Over the past decade, the University of California at San Francisco has been fairly assertive helping employees on STD return to work, especially because the length of their disability tends to be shorter when working, says Larry Hickey, manager of employment and benefits at UCSF, which supports about 18,000 employees.
Hickey suspects some of the reasons may be that employees experience less financial stress because they're earning a full paycheck or feel less isolated because they're socializing with their peers or friends in the workplace, he says. Either way, everyone wins.
Last year, he says, 284 employees filed STD claims. Among the program's key steps is a meeting between employees, their supervisors and a disability-manager analyst to address accommodations, which range from modified work schedules and voice-activated computer systems to sit-stand workstations. While there's no hard data, Hickey suspects the program has saved the school at least six figures.
Perhaps even more important, the majority of employees on STD want to return to work. He says accommodations, which usually cost less than $500, are only limited by the imagination of people involved in the program.
"[Employees] become very anxious when their ability to do their job is impacted and supervisors become very fearful -- 'How am I gonna get this work done?' " he says. "So having this [program] is very helpful and helps you be compliant with a relatively complicated rule."
Last fall, Tiburon Associates in Alexandria, Va., merged its RTW and STD programs for its 500 employees. Between 3 percent and 5 percent of its workforce are on STD, says Rebecca Storts, HR manager at Tiburon, which places its employees with government contractors.
"It's not easy to go out and just find another employee," she says, adding that the company's STD carrier is Aflac.
"We provide a skilled workforce," she says, "and are maintaining much more of that skill set when we actually get that employee back to work."

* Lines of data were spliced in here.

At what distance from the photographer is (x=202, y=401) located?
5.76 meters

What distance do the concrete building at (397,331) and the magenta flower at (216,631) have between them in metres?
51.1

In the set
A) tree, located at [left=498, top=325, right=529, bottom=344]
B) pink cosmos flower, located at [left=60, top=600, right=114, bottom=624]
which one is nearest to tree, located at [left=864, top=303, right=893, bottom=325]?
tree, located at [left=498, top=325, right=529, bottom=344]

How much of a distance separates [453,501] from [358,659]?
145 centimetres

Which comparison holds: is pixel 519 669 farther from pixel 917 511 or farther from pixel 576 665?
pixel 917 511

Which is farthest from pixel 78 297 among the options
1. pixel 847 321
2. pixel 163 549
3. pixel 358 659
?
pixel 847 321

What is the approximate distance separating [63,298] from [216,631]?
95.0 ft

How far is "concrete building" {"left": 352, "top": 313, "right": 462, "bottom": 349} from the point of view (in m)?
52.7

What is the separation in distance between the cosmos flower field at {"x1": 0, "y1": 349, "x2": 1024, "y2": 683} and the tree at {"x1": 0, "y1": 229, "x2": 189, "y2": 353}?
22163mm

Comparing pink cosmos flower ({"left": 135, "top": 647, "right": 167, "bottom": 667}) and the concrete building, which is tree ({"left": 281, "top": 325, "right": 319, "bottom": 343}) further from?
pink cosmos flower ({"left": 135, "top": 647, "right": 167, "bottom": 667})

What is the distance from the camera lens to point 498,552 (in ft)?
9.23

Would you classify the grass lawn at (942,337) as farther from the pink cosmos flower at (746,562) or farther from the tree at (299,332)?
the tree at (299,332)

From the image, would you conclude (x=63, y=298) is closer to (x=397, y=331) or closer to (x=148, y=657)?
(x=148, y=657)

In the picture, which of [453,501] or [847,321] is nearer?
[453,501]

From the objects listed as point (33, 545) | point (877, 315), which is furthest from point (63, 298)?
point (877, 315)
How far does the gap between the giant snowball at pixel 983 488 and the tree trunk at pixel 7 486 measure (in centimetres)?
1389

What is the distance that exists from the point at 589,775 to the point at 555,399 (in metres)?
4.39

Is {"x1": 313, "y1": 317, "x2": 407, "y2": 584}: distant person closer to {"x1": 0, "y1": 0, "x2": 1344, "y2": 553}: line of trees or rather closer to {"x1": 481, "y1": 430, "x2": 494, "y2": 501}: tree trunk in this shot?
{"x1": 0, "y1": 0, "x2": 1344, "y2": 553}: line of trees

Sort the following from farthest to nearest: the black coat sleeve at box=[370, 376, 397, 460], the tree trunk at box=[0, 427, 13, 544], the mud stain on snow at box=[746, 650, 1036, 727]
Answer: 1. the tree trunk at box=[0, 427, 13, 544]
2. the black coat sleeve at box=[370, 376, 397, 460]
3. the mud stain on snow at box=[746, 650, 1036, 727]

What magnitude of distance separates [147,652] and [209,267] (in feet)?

She says HR designed simple forms for physicians to clearly state the employee's capabilities, then asked supervisors to brainstorm potential positions for employees on STD.
Because many employees are assigned to work in production-based environments, she says, those on STD can still perform important tasks such as sitting on a stool with a stopwatch to evaluate areas for improvement.
An Aflac representative also conducts employee seminars that explain how the program works and what they need to do.
However, once on STD, employees don't always communicate their health status, so HR has assigned one staff member who stays in touch.
She periodically contacts them, asks about their prognosis and restrictions, when their next doctor's appointment is and how long they will be off work, and requests they provide HR with a doctor's note identifying their disability.
When a position becomes available, she sends an interim offer letter, describing their new job responsibilities and employer expectations.
Employees sign off, also acknowledging awareness of their restrictions and an assurance that they won't exceed their physical ability.
A form letter with a checklist of activities is also sent to their doctor, asking the physician to check off everything they can and can't do.
When employees return to work, the company's safety director meets with their supervisors to review their restrictions and options if they still can't perform the job's tasks. In such cases, employees are requested to return to their physicians for a new list of restrictions.
Although the company is still gathering program data, Storts believes it has saved in the five-figure range since the program was implemented last year.
"You have to show employees that you're invested in them and that this is how, in return, they invest in you," she says. "It's really been a great learning opportunity when we merged these programs together."